L’envoûtement est un mot dérivé du latin « vultus », qui signifie visage, effigie, figure. Il désigne un ensemble de techniques dont le but est d’infliger à une figure de cire des traitements sauvages (piqûres, coups, etc …) ce qui, par effet de déplacement, atteindra la personne représentée par cette effigie.

Par extension, être envoûté signifie se trouver sous l’emprise de l’autre, soit de façon plus ou moins positive (emprise d’amour, qui cache toujours une soif de posséder) soit de façon négative (emprise de haine et de destruction).

L’envoûtement, consistant donc à faire des maléfices, fait appel à des forces surnaturelles ou naturelles, mais de toutes façons inaccessibles à qui n’a pas ce pouvoir.

_DONNÉES ENREGISTRÉES_:
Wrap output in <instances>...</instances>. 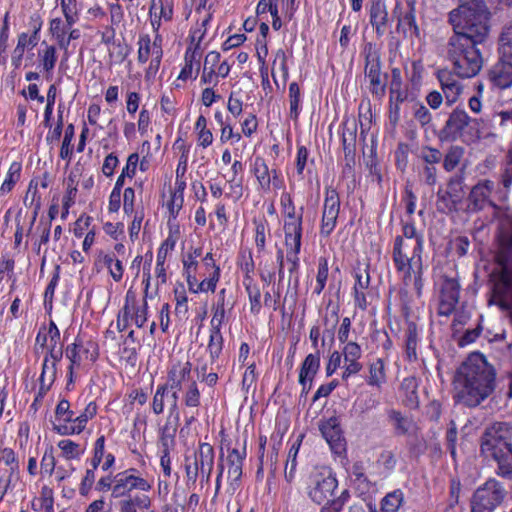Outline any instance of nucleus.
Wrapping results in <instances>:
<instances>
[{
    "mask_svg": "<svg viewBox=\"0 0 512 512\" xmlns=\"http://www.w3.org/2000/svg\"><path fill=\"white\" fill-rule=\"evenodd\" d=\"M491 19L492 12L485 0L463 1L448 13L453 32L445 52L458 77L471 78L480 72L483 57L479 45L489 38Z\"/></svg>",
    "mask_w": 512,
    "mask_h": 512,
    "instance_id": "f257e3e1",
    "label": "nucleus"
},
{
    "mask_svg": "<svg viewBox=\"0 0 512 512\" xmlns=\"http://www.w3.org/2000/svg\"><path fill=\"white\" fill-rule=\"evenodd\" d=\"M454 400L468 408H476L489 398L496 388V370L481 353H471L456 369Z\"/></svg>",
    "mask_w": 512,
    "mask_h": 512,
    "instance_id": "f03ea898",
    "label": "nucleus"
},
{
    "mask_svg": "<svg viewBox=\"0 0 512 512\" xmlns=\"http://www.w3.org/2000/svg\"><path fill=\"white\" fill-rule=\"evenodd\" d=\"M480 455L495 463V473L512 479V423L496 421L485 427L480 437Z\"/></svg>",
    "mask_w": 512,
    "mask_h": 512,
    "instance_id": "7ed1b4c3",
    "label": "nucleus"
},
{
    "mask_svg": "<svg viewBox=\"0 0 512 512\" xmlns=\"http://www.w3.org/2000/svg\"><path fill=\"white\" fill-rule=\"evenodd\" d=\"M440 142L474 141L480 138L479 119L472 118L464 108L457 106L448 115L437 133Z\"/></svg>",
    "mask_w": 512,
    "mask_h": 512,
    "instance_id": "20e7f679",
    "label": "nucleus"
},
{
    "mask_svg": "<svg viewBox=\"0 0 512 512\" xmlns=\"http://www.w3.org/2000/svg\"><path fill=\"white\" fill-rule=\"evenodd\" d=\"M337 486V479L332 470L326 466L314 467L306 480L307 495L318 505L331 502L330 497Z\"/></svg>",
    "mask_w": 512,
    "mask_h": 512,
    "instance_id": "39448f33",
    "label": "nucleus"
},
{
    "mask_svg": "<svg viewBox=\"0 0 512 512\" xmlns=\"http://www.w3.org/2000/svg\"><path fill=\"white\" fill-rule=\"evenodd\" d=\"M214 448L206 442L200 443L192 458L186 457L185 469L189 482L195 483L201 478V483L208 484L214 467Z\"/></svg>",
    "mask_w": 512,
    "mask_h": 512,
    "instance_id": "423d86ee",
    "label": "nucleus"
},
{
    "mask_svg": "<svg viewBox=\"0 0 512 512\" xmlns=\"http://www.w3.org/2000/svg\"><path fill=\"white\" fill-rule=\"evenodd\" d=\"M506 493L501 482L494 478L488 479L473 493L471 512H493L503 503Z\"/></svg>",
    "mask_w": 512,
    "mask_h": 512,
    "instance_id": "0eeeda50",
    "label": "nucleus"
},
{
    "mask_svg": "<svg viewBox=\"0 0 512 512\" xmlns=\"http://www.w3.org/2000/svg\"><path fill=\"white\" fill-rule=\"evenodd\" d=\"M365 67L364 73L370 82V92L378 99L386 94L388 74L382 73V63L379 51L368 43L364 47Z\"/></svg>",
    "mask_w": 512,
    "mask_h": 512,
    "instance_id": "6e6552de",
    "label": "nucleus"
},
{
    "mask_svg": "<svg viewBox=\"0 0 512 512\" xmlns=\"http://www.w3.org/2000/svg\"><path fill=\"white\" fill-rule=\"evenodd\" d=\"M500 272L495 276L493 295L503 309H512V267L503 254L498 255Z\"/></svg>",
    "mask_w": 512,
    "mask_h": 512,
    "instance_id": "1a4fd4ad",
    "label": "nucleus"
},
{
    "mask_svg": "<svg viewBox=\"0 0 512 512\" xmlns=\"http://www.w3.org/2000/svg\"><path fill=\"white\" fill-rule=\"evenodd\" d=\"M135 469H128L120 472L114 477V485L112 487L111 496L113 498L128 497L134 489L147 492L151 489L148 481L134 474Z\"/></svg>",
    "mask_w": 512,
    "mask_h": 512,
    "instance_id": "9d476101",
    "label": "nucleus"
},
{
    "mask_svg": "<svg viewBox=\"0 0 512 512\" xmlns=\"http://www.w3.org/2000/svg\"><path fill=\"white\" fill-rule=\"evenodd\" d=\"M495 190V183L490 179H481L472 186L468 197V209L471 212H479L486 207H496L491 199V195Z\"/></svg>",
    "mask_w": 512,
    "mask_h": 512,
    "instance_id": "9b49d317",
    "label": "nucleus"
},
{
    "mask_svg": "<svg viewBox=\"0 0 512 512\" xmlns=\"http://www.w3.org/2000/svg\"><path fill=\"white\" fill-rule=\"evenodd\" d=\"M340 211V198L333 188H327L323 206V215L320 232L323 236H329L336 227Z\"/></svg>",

_CONSIGNE_: Les affirmations suivantes concordent-elles avec l’extrait sur l’envoûtement ? Répondez par oui ou par non à chacune, en citant les mots de l’extrait qui tranchent. (a) Le mot « envoûtement » vient du latin « vultus ». (b) L’emprise d’amour y est présentée comme dénuée de tout désir de possession. (c) Les forces auxquelles recourt l’envoûtement sont accessibles à n’importe qui.

_CORRIGÉ_:
(a) Oui : « L’envoûtement est un mot dérivé du latin « vultus » ».
(b) Non : « emprise d’amour, qui cache toujours une soif de posséder ».
(c) Non : « de toutes façons inaccessibles à qui n’a pas ce pouvoir ».